Department of Neurosurgery, Huashan Hospital, Fudan University, 12 Middle Urumqi Road, Shanghai, 200040, China.
Department of Neurosurgery, China-Japan Union Hospital of Jilin University, Jilin Provincial Key Laboratory of Neuro-oncology, Changchun, Jilin, China.
BMC Cancer. 2021 Jan 20;21(1):83. doi: 10.1186/s12885-021-07797-6.
Non-invasive diagnosis of IDH1 mutation for gliomas has great clinical significance, and PET has natural advantage to detect metabolism, as IDH mutated gliomas share lower glucose consumption.
Clinical data of patients with gliomas and F-FDG PET were retrospectively reviewed. Receiver operating characteristic curve (ROC) analysis was conducted, and standard uptake value (SUV) was estimated in combination with grades or IDH1 mutation. The glucose consumption was investigated with U251 cells expressing wild-type or mutated IDH1 by glucose assay. Quantification of glucose was determined by HPLC in clinical tissues. Meanwhile, bioinformatics and western blot were applied to analyze the expression level of metabolic enzymes (e.g. HK1, PKM2, PC) in gliomas.

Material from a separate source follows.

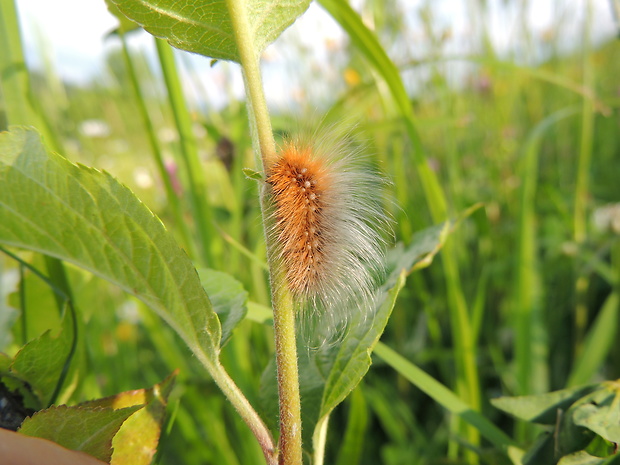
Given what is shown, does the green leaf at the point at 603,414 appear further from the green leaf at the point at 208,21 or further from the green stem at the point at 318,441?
the green leaf at the point at 208,21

Seventy-one glioma cases were enrolled, including 30 carrying IDH1 mutation. The sensitivity and specificity dependent on SUV (3.85) predicting IDH1 mutation reached 73.2 and 86.7%, respectively. The sensitivity and specificity of differentiating grades by SUVmax (3.1) were 92.3 and 64.4%, respectively. Glucose consumption of U251 IDH1 mutant cells (0.209 ± 0.0472 mg/ml) was obviously lower than IDH1wild-type cells (0.978 ± 0.0773 mg/ml, P = 0.0001) and astrocyte controls (0.335 ± 0.0592 mg/ml, P = 0.0451). Meanwhile, the glucose quantity in IDH1mutant glioma samples were significantly lower than those in IDH1 wild-type tissues (1.033 ± 1.19608 vs 6.361 ± 4.3909 mg/g, P = 0.0051). Silico analysis and western blot confirmed that HK1 and PKM2 in IDH1 wild-type gliomas were significantly higher than in IDH1 mutant group, while PC was significantly higher in IDH1 mutant gliomas.
SUV on PET can predict IDH1 mutation with adequate sensitivity and specificity, as is supported by reduced glucose consumption in IDH1 mutant gliomas.
对于胶质瘤患者,IDH1 突变的无创诊断具有重要的临床意义,而 PET 具有天然的优势来检测代谢,因为 IDH 突变型胶质瘤的葡萄糖消耗较低。
回顾性分析了胶质瘤患者的临床资料和 F-FDG PET 数据。通过绘制受试者工作特征曲线(ROC),并结合分级或 IDH1 突变情况来评估标准摄取值(SUV)。通过葡萄糖测定法检测表达野生型或突变型 IDH1 的 U251 细胞的葡萄糖消耗。通过 HPLC 定量测定临床组织中的葡萄糖。同时,应用生物信息学和 Western blot 分析胶质瘤中代谢酶(如 HK1、PKM2、PC)的表达水平。
共纳入 71 例胶质瘤病例,其中 30 例携带 IDH1 突变。SUV(3.85)预测 IDH1 突变的灵敏度和特异性分别为 73.2%和 86.7%。SUVmax(3.1)预测分级的灵敏度和特异性分别为 92.3%和 64.4%。U251 IDH1 突变细胞的葡萄糖消耗(0.209±0.0472mg/ml)明显低于 IDH1 野生型细胞(0.978±0.0773mg/ml,P=0.0001)和星形胶质细胞对照(0.335±0.0592mg/ml,P=0.0451)。同时,IDH1 突变型胶质瘤样本中的葡萄糖含量明显低于 IDH1 野生型组织(1.033±1.19608 与 6.361±4.3909mg/g,P=0.0051)。生物信息学分析和 Western blot 证实,IDH1 野生型胶质瘤中的 HK1 和 PKM2 明显高于 IDH1 突变型组,而 IDH1 突变型胶质瘤中的 PC 明显升高。
PET 上的 SUV 可以预测 IDH1 突变,具有足够的灵敏度和特异性,这与 IDH1 突变型胶质瘤中葡萄糖消耗减少是一致的。